When we kiss it's like magic
I know we ended and it's tragic
When I let my mind wonder
I can see us under the stars
That famous night where we kiss
Also the exact moment I miss
Holding hands
Yet making no plans
We felt the chemistry
Back in High School
Now we have no time
I now ring to a different chime
I like things that most girls don't
Like football, strip clubs, and porn
I guess that's too much for you to handle
Maybe I am too much of a gamble
We are done for now
But maybe it's for good
I'd have hope in a jar if I could
Saturday, November 8, 2008
What's next???

Every man's dream
Is very delicate flower
He dreams about her
Every single hour
She can be anything
But he only wants one
She has never been so wrapped up
Her game is usually on point
She is falling for him
Like the time before
Blind to what everyone else does
Her friends ask "why you going back"
She can't help it he sucks her in
She can smell the game
Spilling through the phone
But she is left speechless by his flattery
The flattery is charming
But never seems to last
She believes they may be meant to be
All her girls are there
Making sure she doesn't break
She is very curious what this may be
Loves the lust too much to resist
Wants more of him
He rejects her
But those feeling remain the same
She realizes he could be different
Maybe he moving on
He has a yo-yo girl he can always bring back
Yo-yo girl is her is you is ...
I
Wednesday, November 5, 2008
Refuse To Wait Forever
I trust whole heartily
Why are they the ones whom betray me
Why can I not move pass it
Have I not fully forgiven them
Is it that I have learned a lesson that I cannot forget
How do I go about forgiving them
Keeping my eyes open for the same test again
Maybe I have not learned my lesson
It seem like complete insanity
I do the same crap over and over and over again.

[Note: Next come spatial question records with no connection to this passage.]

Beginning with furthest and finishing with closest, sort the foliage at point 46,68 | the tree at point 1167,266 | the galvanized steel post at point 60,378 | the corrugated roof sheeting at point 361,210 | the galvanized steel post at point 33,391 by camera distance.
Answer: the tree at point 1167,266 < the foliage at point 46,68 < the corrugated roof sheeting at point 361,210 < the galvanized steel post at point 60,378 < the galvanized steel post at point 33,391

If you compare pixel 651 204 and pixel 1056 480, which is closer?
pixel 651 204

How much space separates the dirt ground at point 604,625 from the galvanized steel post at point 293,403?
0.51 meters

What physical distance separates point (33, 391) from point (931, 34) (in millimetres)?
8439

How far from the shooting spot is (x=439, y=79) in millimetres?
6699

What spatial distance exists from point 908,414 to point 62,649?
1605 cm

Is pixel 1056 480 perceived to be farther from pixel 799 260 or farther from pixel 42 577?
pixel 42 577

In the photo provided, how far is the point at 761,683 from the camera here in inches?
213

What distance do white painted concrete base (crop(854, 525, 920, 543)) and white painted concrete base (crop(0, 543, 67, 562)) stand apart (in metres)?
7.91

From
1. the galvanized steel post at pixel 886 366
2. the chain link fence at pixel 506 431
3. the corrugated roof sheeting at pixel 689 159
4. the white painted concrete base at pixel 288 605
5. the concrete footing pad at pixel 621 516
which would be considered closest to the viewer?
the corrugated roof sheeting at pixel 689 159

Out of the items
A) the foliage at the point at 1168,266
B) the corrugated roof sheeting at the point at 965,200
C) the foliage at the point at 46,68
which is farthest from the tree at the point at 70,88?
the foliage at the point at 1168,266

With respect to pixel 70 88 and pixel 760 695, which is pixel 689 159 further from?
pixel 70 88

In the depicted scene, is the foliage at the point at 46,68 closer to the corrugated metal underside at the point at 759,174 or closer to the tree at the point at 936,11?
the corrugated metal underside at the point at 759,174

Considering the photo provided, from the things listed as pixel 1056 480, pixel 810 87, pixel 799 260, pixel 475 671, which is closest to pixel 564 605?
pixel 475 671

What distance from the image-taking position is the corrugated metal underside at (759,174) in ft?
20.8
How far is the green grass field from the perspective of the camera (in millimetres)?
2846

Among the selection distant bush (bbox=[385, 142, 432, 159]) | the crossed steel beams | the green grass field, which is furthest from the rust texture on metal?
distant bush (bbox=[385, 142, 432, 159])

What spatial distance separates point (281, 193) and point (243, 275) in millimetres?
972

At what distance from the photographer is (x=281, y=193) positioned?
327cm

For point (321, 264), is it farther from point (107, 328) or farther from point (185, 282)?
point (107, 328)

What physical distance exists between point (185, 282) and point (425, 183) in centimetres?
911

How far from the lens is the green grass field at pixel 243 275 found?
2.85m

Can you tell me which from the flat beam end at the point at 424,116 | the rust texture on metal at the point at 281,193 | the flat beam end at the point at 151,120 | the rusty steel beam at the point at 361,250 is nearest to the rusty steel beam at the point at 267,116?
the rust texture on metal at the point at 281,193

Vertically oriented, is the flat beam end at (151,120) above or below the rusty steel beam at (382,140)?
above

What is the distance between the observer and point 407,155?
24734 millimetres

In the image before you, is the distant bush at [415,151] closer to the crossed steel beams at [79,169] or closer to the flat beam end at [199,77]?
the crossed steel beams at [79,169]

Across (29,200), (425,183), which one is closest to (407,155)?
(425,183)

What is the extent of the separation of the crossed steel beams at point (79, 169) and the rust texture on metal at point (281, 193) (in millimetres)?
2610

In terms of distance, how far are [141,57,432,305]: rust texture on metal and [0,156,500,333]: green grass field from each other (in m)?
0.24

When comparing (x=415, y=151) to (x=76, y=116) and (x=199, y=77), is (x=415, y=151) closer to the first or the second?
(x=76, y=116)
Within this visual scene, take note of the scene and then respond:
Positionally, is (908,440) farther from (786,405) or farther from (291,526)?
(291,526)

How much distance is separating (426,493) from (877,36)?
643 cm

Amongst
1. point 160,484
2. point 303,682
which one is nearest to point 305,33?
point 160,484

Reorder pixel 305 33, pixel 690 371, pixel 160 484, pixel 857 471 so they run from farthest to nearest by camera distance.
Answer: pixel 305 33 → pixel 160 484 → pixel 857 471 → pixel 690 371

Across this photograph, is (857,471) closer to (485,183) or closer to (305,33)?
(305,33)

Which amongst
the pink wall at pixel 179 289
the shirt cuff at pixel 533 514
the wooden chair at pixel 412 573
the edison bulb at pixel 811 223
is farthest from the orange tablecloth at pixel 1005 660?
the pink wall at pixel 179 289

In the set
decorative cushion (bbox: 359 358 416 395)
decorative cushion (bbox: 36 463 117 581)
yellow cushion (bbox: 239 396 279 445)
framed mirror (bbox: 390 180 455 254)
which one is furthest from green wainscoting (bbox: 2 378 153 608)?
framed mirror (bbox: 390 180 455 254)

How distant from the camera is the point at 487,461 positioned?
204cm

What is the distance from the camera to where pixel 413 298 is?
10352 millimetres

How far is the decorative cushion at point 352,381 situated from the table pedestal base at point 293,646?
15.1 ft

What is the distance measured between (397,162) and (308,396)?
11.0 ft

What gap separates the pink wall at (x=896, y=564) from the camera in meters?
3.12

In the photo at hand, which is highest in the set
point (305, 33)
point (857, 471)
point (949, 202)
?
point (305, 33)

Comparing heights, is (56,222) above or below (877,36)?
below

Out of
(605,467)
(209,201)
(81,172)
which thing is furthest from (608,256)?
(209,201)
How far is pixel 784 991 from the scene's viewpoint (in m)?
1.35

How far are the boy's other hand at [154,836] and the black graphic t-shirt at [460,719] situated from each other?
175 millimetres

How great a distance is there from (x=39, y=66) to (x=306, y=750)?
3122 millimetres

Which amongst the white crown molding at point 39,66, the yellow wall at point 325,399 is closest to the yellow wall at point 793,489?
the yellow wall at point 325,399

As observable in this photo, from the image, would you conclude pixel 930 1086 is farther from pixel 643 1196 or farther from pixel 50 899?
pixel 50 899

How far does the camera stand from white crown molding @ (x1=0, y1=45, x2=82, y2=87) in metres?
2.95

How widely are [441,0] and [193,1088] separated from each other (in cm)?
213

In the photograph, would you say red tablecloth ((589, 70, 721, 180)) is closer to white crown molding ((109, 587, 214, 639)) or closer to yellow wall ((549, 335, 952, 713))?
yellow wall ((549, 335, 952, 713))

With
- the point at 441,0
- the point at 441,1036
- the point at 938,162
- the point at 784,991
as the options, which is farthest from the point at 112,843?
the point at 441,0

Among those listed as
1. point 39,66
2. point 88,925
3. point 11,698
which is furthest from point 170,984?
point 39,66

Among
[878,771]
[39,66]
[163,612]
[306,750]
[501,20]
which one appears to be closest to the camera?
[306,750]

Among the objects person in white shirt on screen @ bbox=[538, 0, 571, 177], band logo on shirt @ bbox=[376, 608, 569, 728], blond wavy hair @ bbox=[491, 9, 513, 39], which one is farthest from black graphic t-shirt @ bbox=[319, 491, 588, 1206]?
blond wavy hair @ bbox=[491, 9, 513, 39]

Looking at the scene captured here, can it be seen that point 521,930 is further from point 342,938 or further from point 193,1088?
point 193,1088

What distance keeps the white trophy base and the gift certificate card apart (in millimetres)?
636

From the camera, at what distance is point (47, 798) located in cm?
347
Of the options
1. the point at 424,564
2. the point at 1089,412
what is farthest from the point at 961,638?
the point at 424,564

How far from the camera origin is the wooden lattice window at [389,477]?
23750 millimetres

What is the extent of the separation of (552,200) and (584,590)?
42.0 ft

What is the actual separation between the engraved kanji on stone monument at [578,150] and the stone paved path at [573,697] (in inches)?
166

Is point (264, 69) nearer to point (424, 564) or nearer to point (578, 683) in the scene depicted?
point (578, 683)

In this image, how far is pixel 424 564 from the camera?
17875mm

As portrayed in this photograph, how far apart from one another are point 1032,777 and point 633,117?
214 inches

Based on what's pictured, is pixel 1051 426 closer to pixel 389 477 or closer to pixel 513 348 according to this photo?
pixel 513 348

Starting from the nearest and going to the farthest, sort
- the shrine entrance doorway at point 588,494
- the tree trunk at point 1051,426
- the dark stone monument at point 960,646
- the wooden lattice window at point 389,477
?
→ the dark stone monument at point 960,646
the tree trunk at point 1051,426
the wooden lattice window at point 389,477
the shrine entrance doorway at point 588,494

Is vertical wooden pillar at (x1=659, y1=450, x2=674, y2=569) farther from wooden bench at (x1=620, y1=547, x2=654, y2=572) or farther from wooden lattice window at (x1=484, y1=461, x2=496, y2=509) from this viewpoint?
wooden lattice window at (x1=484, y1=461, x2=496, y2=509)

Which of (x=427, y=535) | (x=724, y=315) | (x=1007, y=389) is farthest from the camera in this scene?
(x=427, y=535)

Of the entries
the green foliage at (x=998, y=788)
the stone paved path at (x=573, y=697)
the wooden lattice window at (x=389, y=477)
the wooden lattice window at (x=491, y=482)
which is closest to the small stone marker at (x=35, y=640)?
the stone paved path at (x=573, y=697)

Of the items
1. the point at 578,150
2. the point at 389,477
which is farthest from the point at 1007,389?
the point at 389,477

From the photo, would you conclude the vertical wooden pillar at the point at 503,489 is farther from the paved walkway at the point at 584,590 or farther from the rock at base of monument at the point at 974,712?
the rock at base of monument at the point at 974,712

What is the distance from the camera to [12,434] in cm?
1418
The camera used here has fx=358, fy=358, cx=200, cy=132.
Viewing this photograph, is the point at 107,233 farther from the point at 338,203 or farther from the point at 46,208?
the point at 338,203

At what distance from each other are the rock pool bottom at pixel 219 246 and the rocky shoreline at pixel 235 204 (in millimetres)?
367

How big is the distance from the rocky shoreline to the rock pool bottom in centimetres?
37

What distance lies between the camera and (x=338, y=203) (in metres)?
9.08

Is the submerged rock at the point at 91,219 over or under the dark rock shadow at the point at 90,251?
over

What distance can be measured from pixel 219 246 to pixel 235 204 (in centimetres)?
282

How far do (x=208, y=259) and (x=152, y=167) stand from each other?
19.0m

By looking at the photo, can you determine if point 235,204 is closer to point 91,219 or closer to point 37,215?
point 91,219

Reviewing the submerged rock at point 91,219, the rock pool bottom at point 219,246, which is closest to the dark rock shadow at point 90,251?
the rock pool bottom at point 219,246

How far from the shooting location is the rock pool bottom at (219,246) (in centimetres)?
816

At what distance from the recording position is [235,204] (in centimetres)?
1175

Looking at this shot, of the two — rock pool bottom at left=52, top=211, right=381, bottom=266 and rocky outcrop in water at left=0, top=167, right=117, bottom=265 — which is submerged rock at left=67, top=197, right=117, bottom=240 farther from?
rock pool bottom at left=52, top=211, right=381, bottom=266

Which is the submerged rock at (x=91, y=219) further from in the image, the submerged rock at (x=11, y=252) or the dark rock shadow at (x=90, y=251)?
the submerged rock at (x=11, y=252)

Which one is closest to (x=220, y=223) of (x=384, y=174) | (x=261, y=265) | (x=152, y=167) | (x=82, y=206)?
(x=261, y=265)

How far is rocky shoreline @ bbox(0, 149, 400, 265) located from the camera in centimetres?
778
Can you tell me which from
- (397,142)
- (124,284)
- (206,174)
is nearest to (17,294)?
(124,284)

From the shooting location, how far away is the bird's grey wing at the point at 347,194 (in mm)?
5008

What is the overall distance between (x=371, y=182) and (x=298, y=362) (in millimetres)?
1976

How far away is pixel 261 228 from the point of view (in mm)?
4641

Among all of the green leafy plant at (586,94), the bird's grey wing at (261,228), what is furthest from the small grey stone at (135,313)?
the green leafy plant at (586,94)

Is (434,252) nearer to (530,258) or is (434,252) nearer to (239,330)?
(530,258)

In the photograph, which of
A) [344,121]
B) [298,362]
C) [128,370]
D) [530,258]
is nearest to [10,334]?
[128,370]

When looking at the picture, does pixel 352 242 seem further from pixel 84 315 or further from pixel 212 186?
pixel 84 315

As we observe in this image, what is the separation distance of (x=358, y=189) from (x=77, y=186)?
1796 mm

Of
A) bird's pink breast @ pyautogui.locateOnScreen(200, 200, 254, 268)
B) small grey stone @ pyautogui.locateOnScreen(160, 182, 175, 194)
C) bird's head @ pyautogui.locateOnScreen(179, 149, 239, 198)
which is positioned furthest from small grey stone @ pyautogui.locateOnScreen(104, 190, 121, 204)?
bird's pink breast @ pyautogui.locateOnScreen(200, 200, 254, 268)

Everything in my life is new
Except for this same situation I have put my self back into
I wonder what it is for me to learn from this
I thought I found the answer but here it is again
I know my friends want me to let it go but
I just can't is my addiction
This was my addiction
I am done
Dusting my hands and knees off
Walking away in killer heels
Friday, October 31, 2008
Looking Back at NCJ
I can't erase you from my life
You have come back twice
Even after what happened the last time
I will not allow you to hurt me unintentionally or intentionally
I told you the last time how I felt about you
You have to leave me alone for my own sake
I am so fragile that I break myself
To you I am just another girl on your list
I have no meaning to you at all
I figured out why we stopped talking
It is because you consistently lie
Or maybe I just don’t believe you
But the chuckle in the background is not comforting
Am I the front, the back, or someone you seem to remember out of convince
Or ever so clearly that you can’t forget me
I wish you could be as clear as I am
I know what I want and I will have it
You are my favorite nothing with or without you
Wednesday, October 29, 2008
At first site
Without words
Touching and feeling
Without words
Heighten senses reaching peaks
Without words
Caressing the heart
Without words
Passions palpable
Without words
So deeply intertwined
Without words
Can't breath
Without words
Weakening knees
Without words
Strengthening urges
Without words
Removed from this world
Without words
Love or Lust at first site
Which is it? Have you ever felt this way?